Genesis 35-37; Psalm 12; Mark 14

Mark 14:29 Peter said to him, “Even though they all fall away, I will not.” 30 And Jesus said to him, “Truly, I tell you, this very night, before the rooster crows twice, you will deny me three times.” 31 But he said emphatically, “If I must die with you, I will not deny you.” And they all said the same. (NIV)

72 Immediately the rooster crowed the second time.  Then Peter remembered the word Jesus had spoken to him: “Before the rooster crows twice you will disown me three times.” And he broke down and wept. (NIV)

Can you imagine how Peter felt that night after he realized what he had done? “And he broke down and wept.” (v. 72) Recently, this hit home to me.  In a conversation with someone, out of my mouth popped something I knew I shouldn’t say but I said it anyway.  As soon as it came out, I thought about the roosters crowing.  I thought about how my words not only hurt the person I said them to, but also they hurt Jesus.  I apologized for my words but I couldn’t shake off the disappointment I felt in myself.  And I wept as I repented that night in prayer.

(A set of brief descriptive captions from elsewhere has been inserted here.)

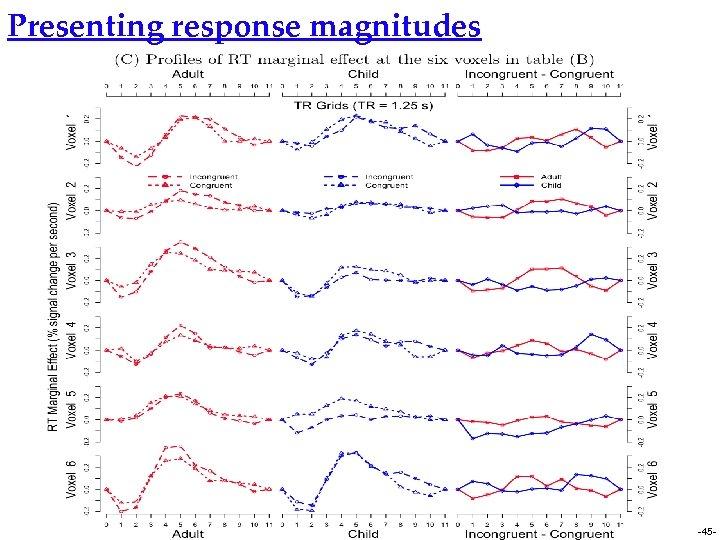 Presenting response magnitudes -45 -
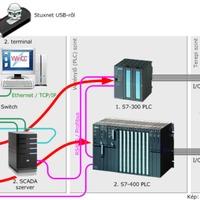 A Stuxnet és hatásai (első rész)
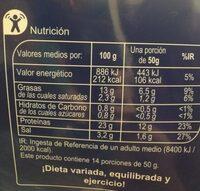 Salmón noruego - Valori nutrizionali - es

I read through this account of Peter’s denial in the other gospels. Something caught my eye in the book of Luke this time that I hadn’t thought of before.  We all know of Peter, Petra, the rock.  But in this instance, Jesus reverts to his given name of Simon.  “Simon, Simon, Satan has asked to sift you as wheat. But I have prayed for you, Simon, that your faith might not fail.  And when you have turned back, strengthen your brothers.” (Luke 22:31-32)  It occurred to me that perhaps he used his name Simon because Jesus knew that in that instance Peter wasn’t going to be “the rock, the stone”.  He was going to be the fragile human who is prone to sin, Simon.  I can almost hear him using his name as an endearment, spoken in love.  I have used that tone of voice when my daughters made a choice that I knew was going to cause them pain but I knew was going to cause them to learn a lesson.

The thing is, Jesus knew what Peter was going to do (v. 30) the same way He knew what Judas was going to do (verse 18, 20), the same way He knows what I am going to do. Oh, I have good intentions of being strong, but apart from Jesus, I can do nothing. (John 15:5)  When I try to do life on my own, I fail miserably.

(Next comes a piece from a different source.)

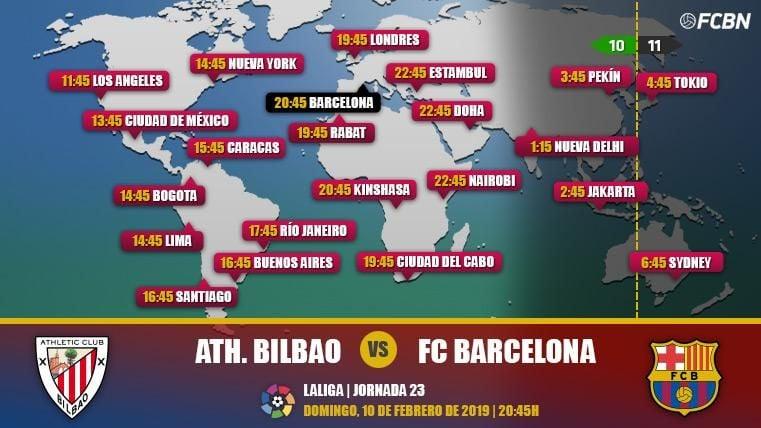 Athletic de Bilbao vs FC Barcelona en TV: Cuándo y dónde ver el partido de LaLiga Santander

As a follower of Jesus, I’d like to think if I were ever in the situation where it called for me to proclaim my allegiance to Christ that I would stand tall and say without a moment’s hesitation that I am a follower of Jesus. That is what I think of when I initially think of denying Jesus.  But as I pondered this deeper, the smaller ways I deny Him almost daily popped into my head.  I deny He knows what is best for me. The dialogue goes something like this: “Cindy, I know you are unemployed.  Do you trust me to be your Husband and provide for you?”  “No, Jesus; I am going to worry and fret and strive to do it in my own strength!”  I deny that He loves me with an unfailing love. “Cindy, am I enough for you?”  “No, Jesus, I am going to go eat a lot of carbs to give me that false sense of being filled instead of turning to you when I am lonely and feeling unloved.” What about the times I have had the opportunity to share the gospel with someone but hesitated because of what they might think of me?  I don’t see that any differently than Peter in the courtyard the night Jesus was arrested.

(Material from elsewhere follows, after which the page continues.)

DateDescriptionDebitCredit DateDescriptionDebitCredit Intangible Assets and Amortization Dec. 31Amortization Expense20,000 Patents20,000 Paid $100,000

We know that Jesus forgave Peter. “When they had finished eating, Jesus said to Simon Peter, “Simon son of John, do you truly love me more than these?” “Yes, Lord,” he said, “you know that I love you.” “Feed my lambs.” (John 21:15)  Jesus was offering Peter what He offers each of us:  forgiveness, compassion, unconditional love, and purpose.  And we know that Peter did go on and strengthen his brothers.  The words he penned give us strength today.  We can see Simon as a real person, loved by Jesus, forgiven by Jesus, proclaiming the name of Jesus as we read through the New Testament.  Peter did not let that failure define him.  Neither should we let our failures define us.  Jesus knew his heart; he knew he truly loved him.  He knows that about me as well.

I am so grateful, Father, that for as many times as I have fallen flat on my face in my walk with You, You did not leave me there. You tenderly picked me up, brushed away the tears, and set me back on my feet on the path that leads me to You.  Let me boldly proclaim the name of Jesus and how He has changed my life to anyone who needs to hear.  It is in His precious name I pray.  Amen

Cindy (gardnlady)


1 Comment

Filed under 66 Books, Bible in a year reading plan, Mark

One response to “Genesis 35-37; Psalm 12; Mark 14

  1. Oh Cindy, this is such a beautiful description of how you are loved by God as well as how you love him. It’s a mystery how His love humbles me yet fills me at the same time.